--- DATASET CONTENT ---
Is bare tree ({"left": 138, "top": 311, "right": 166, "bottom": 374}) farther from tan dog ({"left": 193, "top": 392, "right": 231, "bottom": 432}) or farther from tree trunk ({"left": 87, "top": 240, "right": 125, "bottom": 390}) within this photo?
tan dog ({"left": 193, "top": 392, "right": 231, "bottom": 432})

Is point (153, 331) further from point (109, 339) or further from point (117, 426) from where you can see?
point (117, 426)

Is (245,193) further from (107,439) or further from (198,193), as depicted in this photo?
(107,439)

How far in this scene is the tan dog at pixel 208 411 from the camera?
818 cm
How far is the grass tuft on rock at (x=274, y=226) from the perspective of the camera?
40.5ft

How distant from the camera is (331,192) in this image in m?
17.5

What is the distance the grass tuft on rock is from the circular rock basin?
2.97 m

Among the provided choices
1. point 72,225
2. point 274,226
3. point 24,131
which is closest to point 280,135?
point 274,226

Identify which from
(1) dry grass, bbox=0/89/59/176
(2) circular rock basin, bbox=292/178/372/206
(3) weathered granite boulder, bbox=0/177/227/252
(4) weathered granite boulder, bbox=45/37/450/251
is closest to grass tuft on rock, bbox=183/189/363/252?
---
EXERCISE OBJECTIVE
Copy every row above verbatim, with nothing changed.

SOLUTION BELOW
Is bare tree ({"left": 138, "top": 311, "right": 166, "bottom": 374}) farther from tan dog ({"left": 193, "top": 392, "right": 231, "bottom": 432}) or farther from tree trunk ({"left": 87, "top": 240, "right": 125, "bottom": 390}) within this photo?
tan dog ({"left": 193, "top": 392, "right": 231, "bottom": 432})

Is point (153, 331) further from point (109, 339) or further from point (117, 426) from where you can see?
point (117, 426)

Is (245,193) further from (107,439) or further from (198,193), as depicted in this photo?
(107,439)

How far in this scene is the tan dog at pixel 208 411 from the camera?
818 cm
How far is the grass tuft on rock at (x=274, y=226) from the perspective of the camera?
40.5ft

How distant from the camera is (331,192) in this image in m?
17.5

What is the distance the grass tuft on rock is from the circular rock basin?
2.97 m

Among the provided choices
1. point 72,225
2. point 274,226
3. point 24,131
which is closest to point 280,135?
point 274,226

Identify which from
(1) dry grass, bbox=0/89/59/176
(2) circular rock basin, bbox=292/178/372/206
(3) weathered granite boulder, bbox=0/177/227/252
(4) weathered granite boulder, bbox=45/37/450/251
is closest to grass tuft on rock, bbox=183/189/363/252?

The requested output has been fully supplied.